As Westworld progresses, it continues to reveal how similar humans are to the AI we create. As "Chestnut" demonstrates, systems might objectively be more moral than we are, as they can exist without the temptations of earthly delights. A repeated trope in this episode is the statement, “These violent delights have violent ends.” The bots in Westworld know only humans' capacity to sin. Why would they not try to get rid of them?
“The robots [we create today] are made of essentially the same things are we are. The same thermodynamic gobbledigook, the same carbon we’re made of, the same star dust.

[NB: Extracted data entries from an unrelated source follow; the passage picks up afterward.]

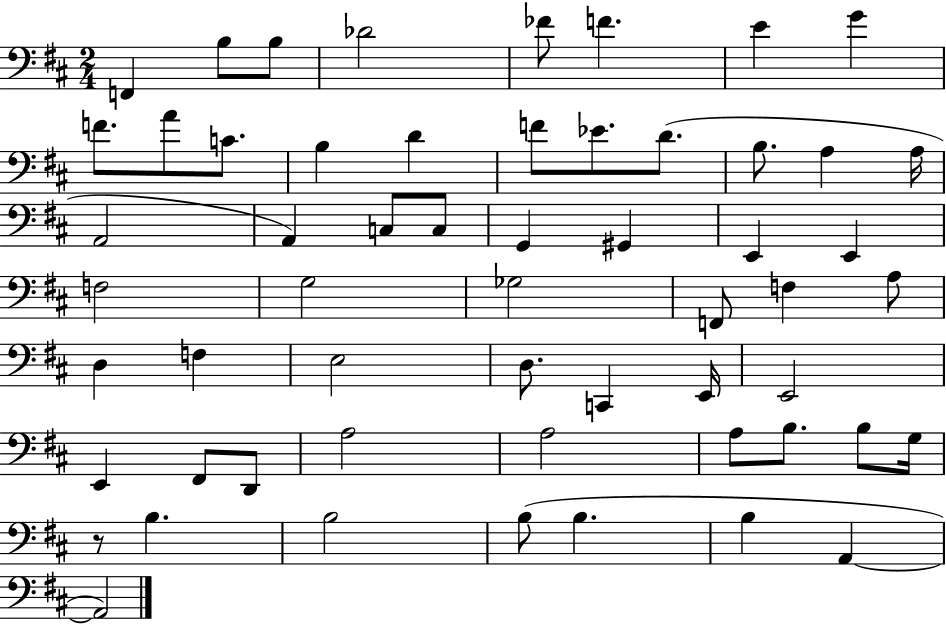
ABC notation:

X:1
T:Untitled
M:2/4
L:1/4
K:D
F,, B,/2 B,/2 _D2 _F/2 F E G F/2 A/2 C/2 B, D F/2 _E/2 D/2 B,/2 A, A,/4 A,,2 A,, C,/2 C,/2 G,, ^G,, E,, E,, F,2 G,2 _G,2 F,,/2 F, A,/2 D, F, E,2 D,/2 C,, E,,/4 E,,2 E,, ^F,,/2 D,,/2 A,2 A,2 A,/2 B,/2 B,/2 G,/4 z/2 B, B,2 B,/2 B, B, A,, A,,2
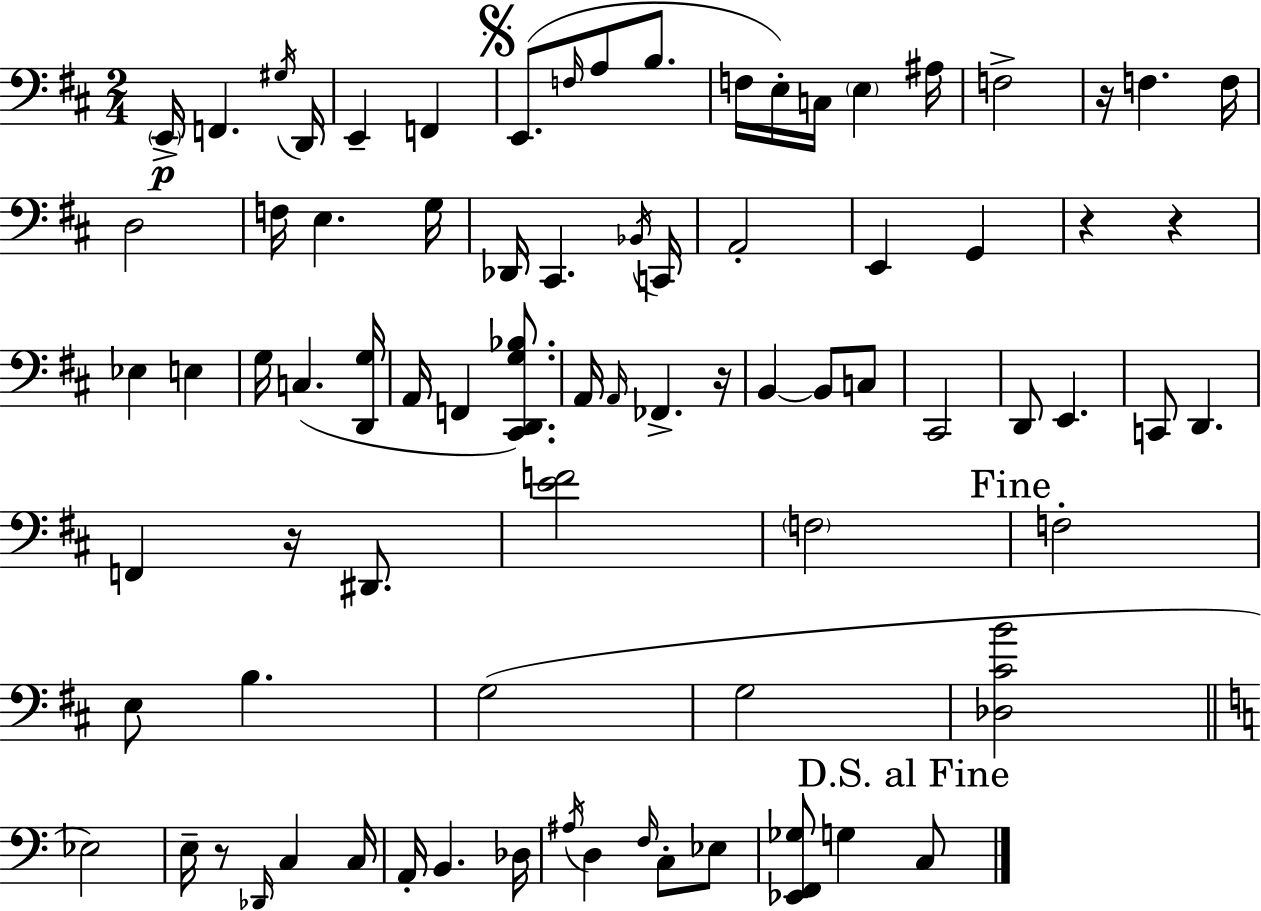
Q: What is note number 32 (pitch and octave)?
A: G3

The only thing that’s missing is sentient thought,” said Rashid. “Once they have that, they should deserve rights just like any other form of life. They’re not organic life, but they have independent thought. It’s not an accident that the main designer’s name is Ford. That brings me back to Brave New World and other dystopian literature, and how the assembly line changed how we view consumerism. Once Elon Musk or Google decides to unleash the new robot order upon us, it’s going to change how we see the world and how we see human rights.”
The second episode ends with head designer Dr. Ford (Anthony Hopkins) alluding to introducing religion, specifically Christianity, to the Westworld story. Catch the next episode of Westworld on Sunday, October 16, at 9 PM, only on HBO.